Die Schneidbrenner-Bande ist einfach nicht zu fassen: Seit Monaten geht sie auf Beutezug – und das nicht mehr nur im Großraum Stuttgart. Die Polizei schlägt Alarm: Sie hat schon 220 Fälle und über einen halbe Million Euro Schaden
Stuttgart - Sie lassen sich einfach nicht stoppen – und sind mittlerweile in ganz Süddeutschland unterwegs: Die Mitglieder einer Schneiderbrenner-Bande nehmen weiter Zigarettenautomaten ins Visier. Die Polizei zählt inzwischen 220 Fälle – der Schaden beträgt über eine halbe Million Euro.
In der Region Stuttgart waren die Täter zuletzt in Benningen im Kreis Ludwigsburg unterwegs, wo sie zwei Automaten mit einer sogenannten Thermolanze aufschweißten. Wenige Tage zuvor hatten sie in Remshalden-Geradstetten (Rems-Murr-Kreis) zugeschlagen und Tausende Euro Schaden angerichtet. Bereits im Sommer hatte unsere Zeitung von der unheimlichen Serie berichtet, die auch Stuttgart und die Landkreise Böblingen und Esslingen nicht verschonte.

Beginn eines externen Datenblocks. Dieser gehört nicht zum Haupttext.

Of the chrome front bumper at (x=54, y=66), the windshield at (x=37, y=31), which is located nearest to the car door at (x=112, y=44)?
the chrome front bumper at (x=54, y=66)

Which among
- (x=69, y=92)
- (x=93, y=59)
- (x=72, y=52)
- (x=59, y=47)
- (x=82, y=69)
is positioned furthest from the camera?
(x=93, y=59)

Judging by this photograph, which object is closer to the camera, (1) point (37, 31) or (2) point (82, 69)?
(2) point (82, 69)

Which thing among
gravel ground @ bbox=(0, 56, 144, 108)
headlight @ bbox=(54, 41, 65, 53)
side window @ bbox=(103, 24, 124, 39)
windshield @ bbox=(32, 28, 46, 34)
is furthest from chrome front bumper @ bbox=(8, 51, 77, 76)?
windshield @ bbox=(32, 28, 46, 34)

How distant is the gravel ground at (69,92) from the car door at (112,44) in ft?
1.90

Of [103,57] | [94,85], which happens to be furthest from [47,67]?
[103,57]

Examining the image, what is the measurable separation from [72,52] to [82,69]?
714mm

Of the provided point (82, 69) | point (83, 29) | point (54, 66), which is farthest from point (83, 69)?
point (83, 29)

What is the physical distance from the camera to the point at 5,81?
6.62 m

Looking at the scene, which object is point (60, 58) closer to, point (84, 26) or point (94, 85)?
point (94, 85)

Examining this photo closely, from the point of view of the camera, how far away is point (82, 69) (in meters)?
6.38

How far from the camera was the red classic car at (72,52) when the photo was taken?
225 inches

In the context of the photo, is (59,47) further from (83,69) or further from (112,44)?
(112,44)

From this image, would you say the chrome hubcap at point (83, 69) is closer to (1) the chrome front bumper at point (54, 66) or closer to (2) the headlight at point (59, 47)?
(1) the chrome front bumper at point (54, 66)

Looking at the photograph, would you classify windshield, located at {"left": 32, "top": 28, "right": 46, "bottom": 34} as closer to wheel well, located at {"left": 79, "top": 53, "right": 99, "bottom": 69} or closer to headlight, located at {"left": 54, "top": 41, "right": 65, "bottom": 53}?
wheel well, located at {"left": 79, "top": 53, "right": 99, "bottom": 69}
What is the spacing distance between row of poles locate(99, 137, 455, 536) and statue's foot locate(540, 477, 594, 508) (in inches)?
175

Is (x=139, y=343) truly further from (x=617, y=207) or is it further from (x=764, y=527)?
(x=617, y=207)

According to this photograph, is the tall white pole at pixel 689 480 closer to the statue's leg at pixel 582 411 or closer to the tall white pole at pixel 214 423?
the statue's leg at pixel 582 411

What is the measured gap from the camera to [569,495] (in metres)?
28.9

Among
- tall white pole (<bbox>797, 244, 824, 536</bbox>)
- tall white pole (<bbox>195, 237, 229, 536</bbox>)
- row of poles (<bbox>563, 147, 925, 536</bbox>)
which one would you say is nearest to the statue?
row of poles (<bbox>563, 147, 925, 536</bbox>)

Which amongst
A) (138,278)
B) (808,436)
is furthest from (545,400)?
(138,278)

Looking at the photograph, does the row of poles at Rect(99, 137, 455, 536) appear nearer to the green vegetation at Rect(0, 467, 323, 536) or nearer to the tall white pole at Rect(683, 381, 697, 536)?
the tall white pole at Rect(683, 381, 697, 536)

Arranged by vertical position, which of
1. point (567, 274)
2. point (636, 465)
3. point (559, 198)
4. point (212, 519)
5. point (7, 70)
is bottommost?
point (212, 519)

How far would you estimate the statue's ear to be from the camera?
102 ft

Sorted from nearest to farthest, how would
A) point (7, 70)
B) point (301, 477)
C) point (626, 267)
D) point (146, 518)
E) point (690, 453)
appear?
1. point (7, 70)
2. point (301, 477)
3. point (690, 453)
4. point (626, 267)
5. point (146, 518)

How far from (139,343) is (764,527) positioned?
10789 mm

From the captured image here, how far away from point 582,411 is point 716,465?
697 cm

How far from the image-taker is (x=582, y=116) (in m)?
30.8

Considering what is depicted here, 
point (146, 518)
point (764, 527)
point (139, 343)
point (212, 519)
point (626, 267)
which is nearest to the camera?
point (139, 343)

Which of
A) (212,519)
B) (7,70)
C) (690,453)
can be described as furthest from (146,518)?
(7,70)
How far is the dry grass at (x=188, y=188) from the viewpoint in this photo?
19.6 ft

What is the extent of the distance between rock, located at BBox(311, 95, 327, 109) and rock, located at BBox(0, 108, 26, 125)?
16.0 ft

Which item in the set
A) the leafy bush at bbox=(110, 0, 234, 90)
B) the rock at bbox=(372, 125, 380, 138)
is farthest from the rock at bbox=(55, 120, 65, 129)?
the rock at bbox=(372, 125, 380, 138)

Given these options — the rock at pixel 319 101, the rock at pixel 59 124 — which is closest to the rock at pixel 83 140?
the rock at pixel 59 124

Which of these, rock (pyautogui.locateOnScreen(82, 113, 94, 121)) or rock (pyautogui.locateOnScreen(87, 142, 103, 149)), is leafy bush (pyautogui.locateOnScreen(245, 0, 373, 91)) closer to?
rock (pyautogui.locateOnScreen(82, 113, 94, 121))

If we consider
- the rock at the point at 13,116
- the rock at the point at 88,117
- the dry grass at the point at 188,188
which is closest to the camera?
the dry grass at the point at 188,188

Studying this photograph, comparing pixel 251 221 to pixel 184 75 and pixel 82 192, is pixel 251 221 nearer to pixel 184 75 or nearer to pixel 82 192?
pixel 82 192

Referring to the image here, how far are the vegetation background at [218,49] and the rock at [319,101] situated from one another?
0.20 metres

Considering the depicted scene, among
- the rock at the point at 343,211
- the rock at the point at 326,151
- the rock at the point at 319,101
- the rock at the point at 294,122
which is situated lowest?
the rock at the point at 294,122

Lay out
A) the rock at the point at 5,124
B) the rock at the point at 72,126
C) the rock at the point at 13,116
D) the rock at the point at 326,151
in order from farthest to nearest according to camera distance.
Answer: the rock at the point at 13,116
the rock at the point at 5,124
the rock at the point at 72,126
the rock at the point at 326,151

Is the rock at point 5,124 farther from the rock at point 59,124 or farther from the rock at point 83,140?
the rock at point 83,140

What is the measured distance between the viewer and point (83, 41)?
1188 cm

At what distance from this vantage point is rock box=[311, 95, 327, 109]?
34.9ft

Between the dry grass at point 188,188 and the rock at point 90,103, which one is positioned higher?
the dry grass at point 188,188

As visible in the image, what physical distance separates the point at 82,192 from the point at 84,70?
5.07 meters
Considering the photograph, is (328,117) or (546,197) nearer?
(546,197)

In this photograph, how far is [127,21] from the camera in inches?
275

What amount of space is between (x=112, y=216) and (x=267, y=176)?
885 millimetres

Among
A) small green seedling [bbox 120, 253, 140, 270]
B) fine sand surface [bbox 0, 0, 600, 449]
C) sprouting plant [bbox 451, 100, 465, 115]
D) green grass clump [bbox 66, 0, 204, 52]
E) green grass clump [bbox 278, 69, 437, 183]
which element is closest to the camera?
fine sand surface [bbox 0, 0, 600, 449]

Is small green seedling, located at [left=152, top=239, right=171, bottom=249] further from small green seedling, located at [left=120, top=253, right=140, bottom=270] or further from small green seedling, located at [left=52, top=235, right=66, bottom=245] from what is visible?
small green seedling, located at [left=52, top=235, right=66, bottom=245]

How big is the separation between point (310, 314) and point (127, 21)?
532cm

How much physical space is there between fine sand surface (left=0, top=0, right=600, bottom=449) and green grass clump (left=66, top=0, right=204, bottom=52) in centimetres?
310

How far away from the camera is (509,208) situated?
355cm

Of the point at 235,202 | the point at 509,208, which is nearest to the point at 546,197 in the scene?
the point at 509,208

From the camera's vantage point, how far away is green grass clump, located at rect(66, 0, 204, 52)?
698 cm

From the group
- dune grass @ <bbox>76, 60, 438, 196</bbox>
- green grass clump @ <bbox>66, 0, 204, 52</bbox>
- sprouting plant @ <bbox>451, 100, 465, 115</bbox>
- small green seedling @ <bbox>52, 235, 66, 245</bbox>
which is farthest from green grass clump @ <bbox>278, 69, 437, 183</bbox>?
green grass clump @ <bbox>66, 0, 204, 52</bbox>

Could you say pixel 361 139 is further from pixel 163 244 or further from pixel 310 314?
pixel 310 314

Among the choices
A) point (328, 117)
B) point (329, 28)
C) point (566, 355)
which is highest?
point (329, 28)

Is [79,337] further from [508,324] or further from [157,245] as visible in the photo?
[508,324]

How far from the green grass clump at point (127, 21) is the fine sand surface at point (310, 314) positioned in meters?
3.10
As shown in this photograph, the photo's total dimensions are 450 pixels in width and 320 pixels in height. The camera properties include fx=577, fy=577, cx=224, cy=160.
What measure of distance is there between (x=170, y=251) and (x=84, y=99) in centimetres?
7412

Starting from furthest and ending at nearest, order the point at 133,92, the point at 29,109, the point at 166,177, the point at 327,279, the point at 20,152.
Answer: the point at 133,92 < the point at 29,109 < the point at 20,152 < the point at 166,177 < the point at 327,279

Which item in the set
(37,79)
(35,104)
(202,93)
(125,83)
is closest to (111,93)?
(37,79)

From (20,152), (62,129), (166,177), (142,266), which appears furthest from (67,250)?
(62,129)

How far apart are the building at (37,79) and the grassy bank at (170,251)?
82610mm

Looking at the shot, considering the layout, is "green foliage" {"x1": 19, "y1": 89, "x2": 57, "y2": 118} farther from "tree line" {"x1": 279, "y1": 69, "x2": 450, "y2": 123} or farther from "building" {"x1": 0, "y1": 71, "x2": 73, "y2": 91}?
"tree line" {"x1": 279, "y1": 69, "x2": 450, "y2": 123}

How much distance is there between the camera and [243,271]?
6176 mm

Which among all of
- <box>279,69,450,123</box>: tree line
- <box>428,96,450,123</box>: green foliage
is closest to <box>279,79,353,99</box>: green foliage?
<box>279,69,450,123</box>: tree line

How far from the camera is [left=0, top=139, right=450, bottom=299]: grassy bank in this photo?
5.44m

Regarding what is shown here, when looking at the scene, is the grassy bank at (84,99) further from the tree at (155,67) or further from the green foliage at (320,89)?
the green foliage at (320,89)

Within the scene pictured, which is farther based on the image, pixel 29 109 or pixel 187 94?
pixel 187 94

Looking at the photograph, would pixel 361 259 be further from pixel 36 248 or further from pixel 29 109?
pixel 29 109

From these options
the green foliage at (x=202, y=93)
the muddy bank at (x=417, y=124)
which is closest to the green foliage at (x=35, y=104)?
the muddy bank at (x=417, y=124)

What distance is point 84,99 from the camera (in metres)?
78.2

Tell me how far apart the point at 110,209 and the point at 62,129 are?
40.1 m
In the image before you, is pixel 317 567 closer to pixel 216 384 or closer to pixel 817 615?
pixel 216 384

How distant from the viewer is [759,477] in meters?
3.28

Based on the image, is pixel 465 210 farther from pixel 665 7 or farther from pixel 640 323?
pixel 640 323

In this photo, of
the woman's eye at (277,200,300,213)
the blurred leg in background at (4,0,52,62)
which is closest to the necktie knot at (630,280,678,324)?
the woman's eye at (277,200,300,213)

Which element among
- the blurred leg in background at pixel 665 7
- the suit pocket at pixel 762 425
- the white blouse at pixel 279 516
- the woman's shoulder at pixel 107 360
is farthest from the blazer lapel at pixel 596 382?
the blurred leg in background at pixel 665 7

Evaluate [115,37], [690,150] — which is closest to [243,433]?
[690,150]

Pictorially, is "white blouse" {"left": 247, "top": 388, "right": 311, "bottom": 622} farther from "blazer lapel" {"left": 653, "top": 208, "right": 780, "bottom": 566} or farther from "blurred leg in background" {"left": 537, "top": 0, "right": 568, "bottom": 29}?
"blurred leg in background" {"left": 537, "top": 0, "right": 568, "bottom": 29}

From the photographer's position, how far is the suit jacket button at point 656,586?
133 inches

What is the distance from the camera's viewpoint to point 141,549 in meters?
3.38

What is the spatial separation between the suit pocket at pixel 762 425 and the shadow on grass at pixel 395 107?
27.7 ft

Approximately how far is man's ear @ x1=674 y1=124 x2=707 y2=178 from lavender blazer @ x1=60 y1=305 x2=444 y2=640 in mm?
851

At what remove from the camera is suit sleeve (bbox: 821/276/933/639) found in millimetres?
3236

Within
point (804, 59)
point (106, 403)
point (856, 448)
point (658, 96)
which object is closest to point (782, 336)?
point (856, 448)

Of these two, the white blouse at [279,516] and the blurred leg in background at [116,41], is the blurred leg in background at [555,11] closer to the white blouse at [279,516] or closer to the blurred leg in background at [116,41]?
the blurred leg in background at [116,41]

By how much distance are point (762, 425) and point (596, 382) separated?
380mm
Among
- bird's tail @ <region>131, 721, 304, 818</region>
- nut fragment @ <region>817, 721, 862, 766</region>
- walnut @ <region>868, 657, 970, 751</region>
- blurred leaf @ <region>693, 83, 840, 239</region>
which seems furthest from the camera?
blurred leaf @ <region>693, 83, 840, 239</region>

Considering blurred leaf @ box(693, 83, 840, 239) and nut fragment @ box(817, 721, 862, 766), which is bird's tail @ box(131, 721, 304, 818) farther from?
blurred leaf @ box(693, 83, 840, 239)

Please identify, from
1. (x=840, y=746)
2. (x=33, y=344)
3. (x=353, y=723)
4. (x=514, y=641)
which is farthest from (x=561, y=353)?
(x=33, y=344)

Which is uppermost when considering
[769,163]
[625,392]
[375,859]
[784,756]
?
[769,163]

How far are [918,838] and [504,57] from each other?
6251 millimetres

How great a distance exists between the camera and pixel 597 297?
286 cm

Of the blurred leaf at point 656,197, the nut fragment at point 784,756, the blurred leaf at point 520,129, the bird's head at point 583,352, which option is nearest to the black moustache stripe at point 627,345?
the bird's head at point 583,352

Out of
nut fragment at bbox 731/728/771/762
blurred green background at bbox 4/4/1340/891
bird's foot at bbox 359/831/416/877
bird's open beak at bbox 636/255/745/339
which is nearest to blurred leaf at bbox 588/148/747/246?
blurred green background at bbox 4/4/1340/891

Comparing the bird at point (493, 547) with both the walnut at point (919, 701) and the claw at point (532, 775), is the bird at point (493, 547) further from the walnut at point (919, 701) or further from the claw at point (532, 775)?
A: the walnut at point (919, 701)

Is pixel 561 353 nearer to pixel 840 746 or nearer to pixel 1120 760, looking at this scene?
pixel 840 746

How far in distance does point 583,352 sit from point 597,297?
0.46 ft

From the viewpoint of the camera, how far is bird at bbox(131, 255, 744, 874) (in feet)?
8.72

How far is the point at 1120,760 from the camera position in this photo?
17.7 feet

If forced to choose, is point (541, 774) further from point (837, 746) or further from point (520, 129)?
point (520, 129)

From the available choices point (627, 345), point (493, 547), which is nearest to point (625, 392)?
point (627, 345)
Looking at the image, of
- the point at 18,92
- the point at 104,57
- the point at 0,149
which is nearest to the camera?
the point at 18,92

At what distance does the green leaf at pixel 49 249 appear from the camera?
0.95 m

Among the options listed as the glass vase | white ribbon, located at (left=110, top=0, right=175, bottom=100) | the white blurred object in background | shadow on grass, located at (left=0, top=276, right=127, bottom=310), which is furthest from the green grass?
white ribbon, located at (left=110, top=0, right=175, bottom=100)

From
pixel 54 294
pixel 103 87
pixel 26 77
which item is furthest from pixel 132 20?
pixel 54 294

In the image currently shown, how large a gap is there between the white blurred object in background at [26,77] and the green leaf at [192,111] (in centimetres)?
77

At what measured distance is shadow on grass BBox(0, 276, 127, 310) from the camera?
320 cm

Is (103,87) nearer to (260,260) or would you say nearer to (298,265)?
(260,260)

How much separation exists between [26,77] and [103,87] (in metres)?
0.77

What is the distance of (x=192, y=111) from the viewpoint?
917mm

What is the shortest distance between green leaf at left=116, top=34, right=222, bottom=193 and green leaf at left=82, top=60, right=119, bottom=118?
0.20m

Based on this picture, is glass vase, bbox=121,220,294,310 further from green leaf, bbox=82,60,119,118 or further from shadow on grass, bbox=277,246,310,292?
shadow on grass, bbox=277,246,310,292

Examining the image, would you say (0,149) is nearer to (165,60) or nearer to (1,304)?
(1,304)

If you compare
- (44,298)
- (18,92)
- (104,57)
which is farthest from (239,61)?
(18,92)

Keine gemeinsame Ermittlungsgruppe
„Die reisende Tätergruppe hat allein bei uns 34-mal zugeschlagen“, sagt Polizeisprecher Peter Widenhorn, der für die Kreise Böblingen und Ludwigsburg zuständig ist. „Es muss sich um mehrere Gruppierungen handeln, die jetzt wieder verstärkt unterwegs sind“, sagt Holger Bienert vom Polizeipräsidium Aalen, das unter anderem die Fälle aus dem Rems-Murr-Kreis aufgreift. Eine gemeinsame Ermittlungsgruppe gibt es nicht – jeder Fall wird tatortunabhängig von der jeweiligen Kripo bearbeitet. Man informiere sich aber gegenseitig, heißt es. In diesen Tagen müssen Ermittler im Großraum Karlsruhe sowie Landau in der Pfalz den Tätern nachspüren.
220 Fälle – und noch keine Festnahme? Dabei ist die Arbeit des Nachts gar nicht unauffällig. Während der Tat wird es durch die Schweißflamme um den Automaten sehr hell, deutlich sichtbarer Rauch wird von lautem Knistern begleitet. Doch bisher gibt es noch keine Zeugen, die rechtzeitig die Polizei alarmieren konnten.
Die genaueste Täterbeschreibung stammt noch aus Lenningen (Kreis Esslingen), wo ein 25 bis 30 Jahre alter, 1,80 Meter großer Mann mit kurzen Haaren, großer Nase und südosteuropäischem Äußeren beobachtet wurde. In Stuttgart fiel im Juli ein Opel Zafira als Fluchtfahrzeug auf, in Murrhardt (Rems-Murr-Kreis) war es ein silberner Transporter mit Hochdach.
Ein Hersteller ist besonders im Visier
Betroffen sind verschiedene Automaten-Aufsteller – und einige haben inzwischen eine Belohnung von bis zu 10 000 Euro für entscheidende Hinweise ausgesetzt. Die Serientaten haben freilich eine Gemeinsamkeit: Die Täter nehmen offenbar bevorzugt Geräte eines führenden Herstellers aus dem mittelfränkischen Herrieden ins Visier. Denn die lassen sich offenbar durch gestiegen Sicherheitsvorkehrungen nicht einfach nur aufhebeln: „Die Schweiß-Methode wird offenbar gewählt, wenn die Automaten innen wie außen entsprechende Sicherheitsmaßnahmen vorweisen“, sagt Clemens Gansbiller, Produktmanager der Firma Sielaff. In der Vergangenheit habe es lediglich Einzelfälle gegeben.
Nun scheinen aber diverse Gruppierungen, die aus dem früheren Jugoslawien vermutet werden. eine serienreife Methode gefunden zu haben. Die Polizei bittet um Aufmerksamkeit – und den schnellen Ruf 110.